What this task involves
Reproduce the data below, switching each "man in light grey suit" to "man in charcoal suit" and leaving everything else unchanged.

═══

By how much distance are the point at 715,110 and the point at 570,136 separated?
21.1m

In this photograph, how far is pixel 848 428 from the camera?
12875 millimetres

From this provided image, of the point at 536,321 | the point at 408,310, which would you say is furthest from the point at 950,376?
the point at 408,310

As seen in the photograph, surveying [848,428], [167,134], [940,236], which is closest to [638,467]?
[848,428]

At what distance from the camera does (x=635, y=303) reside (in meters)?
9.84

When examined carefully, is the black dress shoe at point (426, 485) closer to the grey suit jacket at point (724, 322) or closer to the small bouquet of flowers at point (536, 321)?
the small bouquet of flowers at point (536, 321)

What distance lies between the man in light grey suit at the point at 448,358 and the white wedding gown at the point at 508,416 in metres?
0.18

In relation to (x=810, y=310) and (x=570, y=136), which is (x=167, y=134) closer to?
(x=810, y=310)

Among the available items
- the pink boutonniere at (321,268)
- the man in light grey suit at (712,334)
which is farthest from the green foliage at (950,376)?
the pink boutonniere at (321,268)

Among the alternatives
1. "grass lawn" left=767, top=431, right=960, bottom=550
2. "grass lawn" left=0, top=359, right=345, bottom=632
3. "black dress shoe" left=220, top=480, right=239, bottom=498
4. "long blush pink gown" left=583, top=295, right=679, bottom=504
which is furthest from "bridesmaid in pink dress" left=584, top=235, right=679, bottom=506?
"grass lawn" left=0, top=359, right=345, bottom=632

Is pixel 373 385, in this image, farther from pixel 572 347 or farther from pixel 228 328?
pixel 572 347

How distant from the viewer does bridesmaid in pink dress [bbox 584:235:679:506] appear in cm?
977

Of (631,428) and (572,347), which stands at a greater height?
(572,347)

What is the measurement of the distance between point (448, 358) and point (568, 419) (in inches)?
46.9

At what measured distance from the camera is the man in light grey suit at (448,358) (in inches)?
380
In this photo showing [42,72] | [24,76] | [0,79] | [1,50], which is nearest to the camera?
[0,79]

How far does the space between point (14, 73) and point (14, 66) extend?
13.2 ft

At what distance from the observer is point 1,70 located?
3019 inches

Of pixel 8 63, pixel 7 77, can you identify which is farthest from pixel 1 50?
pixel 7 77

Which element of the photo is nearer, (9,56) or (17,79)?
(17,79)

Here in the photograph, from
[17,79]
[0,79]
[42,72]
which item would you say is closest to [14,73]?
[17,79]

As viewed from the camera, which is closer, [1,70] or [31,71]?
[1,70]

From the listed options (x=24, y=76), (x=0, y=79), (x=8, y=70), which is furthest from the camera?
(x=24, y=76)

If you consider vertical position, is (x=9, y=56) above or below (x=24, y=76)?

═══

Output of the exercise
By how much distance are the point at 715,110 and the point at 570,136 separated?
21.1m

In this photograph, how far is pixel 848 428 from the camera?
12875 millimetres

From this provided image, of the point at 536,321 | the point at 408,310, which would you say is furthest from the point at 950,376?
the point at 408,310

As seen in the photograph, surveying [848,428], [167,134], [940,236], which is closest to [638,467]?
[848,428]

At what distance from the camera does (x=635, y=303) reside (in meters)?
9.84

When examined carefully, is the black dress shoe at point (426, 485) closer to the grey suit jacket at point (724, 322) or closer to the small bouquet of flowers at point (536, 321)?
the small bouquet of flowers at point (536, 321)

What distance lies between the man in charcoal suit at the point at 448,358 and the white wedding gown at the point at 508,416 in metres?
0.18

In relation to (x=810, y=310) and (x=570, y=136), which is (x=167, y=134) closer to?
(x=810, y=310)

Among the available items
- the pink boutonniere at (321,268)
- the man in charcoal suit at (712,334)
which is farthest from the green foliage at (950,376)?
the pink boutonniere at (321,268)

Among the alternatives
1. "grass lawn" left=767, top=431, right=960, bottom=550
2. "grass lawn" left=0, top=359, right=345, bottom=632
3. "black dress shoe" left=220, top=480, right=239, bottom=498
4. "long blush pink gown" left=583, top=295, right=679, bottom=504
which is furthest from "bridesmaid in pink dress" left=584, top=235, right=679, bottom=506?
"grass lawn" left=0, top=359, right=345, bottom=632

Is pixel 373 385, in this image, farther from pixel 572 347 or farther from pixel 228 328?
pixel 572 347

How distant from the viewer does bridesmaid in pink dress [bbox 584:235:679:506] appear in cm?
977

Of (631,428) and (572,347), which stands at a greater height?
(572,347)

What is the measurement of the distance between point (448, 358) and point (568, 419) (in inches)?
46.9

At what measured distance from the camera is the man in charcoal suit at (448,358) (in inches)?
380
In this photo showing [42,72] | [24,76] | [0,79] | [1,50], which is nearest to the camera?
[0,79]

How far does the space between point (14, 73) and point (14, 66) extend?
13.2 ft

At what distance from the observer is point 1,70 located?
3019 inches

Of pixel 8 63, pixel 7 77, can you identify which is farthest from pixel 1 50?
pixel 7 77

Which element of the photo is nearer, (9,56) or (17,79)?
(17,79)

Here in the photograph, from
[17,79]
[0,79]
[42,72]
which item would you say is closest to [14,73]?
[17,79]

As viewed from the camera, which is closer, [1,70] or [31,71]?
[1,70]

From the listed options (x=24, y=76), (x=0, y=79), (x=8, y=70), which is furthest from the camera?
(x=24, y=76)

If you consider vertical position, is (x=9, y=56) above or below (x=24, y=76)?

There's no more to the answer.